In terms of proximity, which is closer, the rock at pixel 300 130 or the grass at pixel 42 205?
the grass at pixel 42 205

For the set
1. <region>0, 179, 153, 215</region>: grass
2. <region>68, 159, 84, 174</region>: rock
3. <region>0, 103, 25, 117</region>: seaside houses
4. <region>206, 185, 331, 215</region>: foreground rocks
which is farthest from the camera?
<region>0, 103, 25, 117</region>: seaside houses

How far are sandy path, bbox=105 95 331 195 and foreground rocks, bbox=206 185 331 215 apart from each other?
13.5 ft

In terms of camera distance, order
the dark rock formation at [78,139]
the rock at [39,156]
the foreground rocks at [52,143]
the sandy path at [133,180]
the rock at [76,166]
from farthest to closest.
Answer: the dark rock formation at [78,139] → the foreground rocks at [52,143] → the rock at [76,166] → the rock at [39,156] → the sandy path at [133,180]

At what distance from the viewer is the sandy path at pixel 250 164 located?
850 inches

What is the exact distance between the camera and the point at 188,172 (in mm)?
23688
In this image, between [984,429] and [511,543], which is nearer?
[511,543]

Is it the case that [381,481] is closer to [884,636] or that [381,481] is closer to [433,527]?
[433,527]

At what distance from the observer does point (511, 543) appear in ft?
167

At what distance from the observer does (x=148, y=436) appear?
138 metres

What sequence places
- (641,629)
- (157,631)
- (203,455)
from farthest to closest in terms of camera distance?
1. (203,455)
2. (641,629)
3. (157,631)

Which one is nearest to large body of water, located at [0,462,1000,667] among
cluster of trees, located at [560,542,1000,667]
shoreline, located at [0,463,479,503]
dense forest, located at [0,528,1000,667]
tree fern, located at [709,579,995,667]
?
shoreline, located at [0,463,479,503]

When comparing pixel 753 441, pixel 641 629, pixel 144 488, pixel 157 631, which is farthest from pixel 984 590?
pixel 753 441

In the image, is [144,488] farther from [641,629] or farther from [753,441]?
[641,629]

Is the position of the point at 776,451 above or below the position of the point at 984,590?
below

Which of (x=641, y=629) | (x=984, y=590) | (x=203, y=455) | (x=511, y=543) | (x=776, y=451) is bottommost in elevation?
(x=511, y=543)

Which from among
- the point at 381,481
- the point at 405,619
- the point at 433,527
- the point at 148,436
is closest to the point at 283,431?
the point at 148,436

┄┄┄┄┄┄

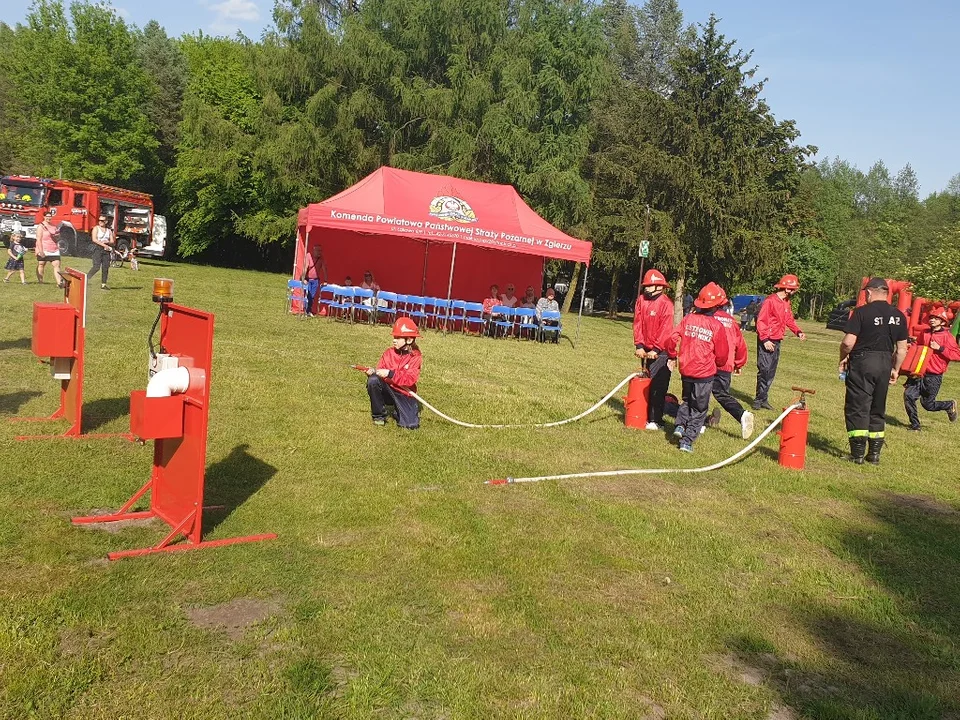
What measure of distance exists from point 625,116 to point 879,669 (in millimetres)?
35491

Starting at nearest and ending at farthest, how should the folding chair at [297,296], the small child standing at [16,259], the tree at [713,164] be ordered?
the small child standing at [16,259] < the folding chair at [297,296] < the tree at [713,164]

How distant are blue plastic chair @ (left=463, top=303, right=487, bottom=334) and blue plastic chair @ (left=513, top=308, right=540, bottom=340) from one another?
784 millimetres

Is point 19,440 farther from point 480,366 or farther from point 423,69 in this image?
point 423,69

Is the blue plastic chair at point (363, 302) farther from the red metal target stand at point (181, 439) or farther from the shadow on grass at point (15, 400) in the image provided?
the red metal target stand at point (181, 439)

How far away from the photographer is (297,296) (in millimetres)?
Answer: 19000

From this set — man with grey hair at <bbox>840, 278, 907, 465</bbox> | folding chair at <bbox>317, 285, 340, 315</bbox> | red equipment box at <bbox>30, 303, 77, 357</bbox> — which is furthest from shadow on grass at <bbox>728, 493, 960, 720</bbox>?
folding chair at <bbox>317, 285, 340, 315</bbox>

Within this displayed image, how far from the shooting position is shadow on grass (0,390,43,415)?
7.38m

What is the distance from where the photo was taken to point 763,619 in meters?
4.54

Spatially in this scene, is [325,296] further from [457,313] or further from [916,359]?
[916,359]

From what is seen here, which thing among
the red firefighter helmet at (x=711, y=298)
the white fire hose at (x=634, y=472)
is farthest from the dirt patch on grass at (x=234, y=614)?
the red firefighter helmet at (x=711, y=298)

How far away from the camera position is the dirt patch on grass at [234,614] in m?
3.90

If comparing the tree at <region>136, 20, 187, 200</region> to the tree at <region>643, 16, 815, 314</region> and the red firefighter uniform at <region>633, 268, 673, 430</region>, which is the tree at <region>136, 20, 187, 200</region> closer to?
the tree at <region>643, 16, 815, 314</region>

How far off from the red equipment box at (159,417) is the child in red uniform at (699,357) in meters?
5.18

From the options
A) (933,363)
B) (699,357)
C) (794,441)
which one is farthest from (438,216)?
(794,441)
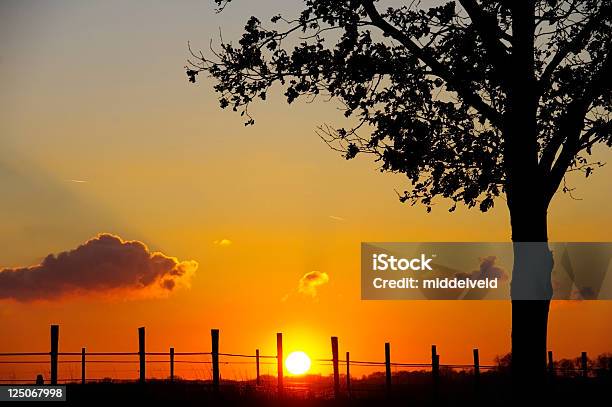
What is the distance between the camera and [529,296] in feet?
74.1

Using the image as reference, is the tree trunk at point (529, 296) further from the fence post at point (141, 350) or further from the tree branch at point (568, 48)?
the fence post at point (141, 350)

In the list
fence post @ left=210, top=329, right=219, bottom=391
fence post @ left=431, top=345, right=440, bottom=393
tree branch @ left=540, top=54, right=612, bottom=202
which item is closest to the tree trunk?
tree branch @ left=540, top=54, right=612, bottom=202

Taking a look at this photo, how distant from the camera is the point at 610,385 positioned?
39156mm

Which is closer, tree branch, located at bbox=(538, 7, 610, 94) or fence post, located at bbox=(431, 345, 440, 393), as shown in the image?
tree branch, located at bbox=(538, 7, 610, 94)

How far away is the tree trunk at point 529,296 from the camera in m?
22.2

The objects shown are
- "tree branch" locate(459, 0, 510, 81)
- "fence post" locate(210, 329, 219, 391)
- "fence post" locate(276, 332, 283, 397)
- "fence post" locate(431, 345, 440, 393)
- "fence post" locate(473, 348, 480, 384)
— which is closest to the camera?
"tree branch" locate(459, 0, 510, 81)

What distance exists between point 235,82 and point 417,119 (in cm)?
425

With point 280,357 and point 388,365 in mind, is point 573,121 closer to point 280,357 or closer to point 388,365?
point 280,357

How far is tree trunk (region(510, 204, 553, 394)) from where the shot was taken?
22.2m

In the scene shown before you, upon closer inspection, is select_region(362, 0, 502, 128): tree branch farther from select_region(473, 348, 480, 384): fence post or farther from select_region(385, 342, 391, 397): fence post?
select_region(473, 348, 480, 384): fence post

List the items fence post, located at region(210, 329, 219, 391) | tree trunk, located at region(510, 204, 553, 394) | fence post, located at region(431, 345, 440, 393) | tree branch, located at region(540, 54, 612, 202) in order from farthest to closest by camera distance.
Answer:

┄┄┄┄┄┄

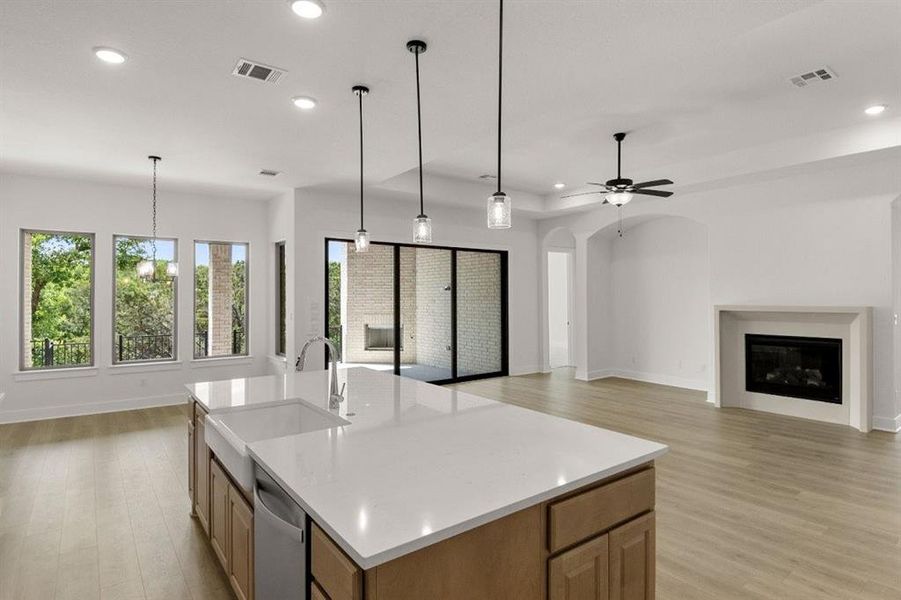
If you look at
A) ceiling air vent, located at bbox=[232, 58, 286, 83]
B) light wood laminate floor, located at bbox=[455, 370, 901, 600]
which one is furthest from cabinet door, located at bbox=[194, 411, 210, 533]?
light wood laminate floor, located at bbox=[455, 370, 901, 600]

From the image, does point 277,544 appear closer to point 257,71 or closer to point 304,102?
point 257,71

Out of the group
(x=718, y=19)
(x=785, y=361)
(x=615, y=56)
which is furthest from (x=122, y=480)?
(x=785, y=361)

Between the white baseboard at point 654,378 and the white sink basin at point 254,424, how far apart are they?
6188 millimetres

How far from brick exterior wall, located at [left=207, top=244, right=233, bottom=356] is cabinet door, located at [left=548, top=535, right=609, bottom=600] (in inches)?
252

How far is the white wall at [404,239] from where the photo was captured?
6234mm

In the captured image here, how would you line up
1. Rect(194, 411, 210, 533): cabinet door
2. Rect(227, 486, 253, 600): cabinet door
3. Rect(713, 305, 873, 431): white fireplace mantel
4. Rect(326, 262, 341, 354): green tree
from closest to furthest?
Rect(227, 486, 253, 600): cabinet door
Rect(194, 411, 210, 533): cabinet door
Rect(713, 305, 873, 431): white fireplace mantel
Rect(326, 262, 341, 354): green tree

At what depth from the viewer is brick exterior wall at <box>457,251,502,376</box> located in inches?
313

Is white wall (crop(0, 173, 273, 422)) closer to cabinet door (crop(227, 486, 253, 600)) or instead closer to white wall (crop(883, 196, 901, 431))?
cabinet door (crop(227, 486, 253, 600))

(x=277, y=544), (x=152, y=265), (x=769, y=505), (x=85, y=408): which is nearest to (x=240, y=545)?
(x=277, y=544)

┄┄┄┄┄┄

_What to work on_
Return each line of the data above in which the word "meters" appears.

_Exercise response_
What is the distance from where the photo was taken to point 763,619 in meters?
How far off from the red equipment box at (159,417) is the child in red uniform at (699,357) in meters?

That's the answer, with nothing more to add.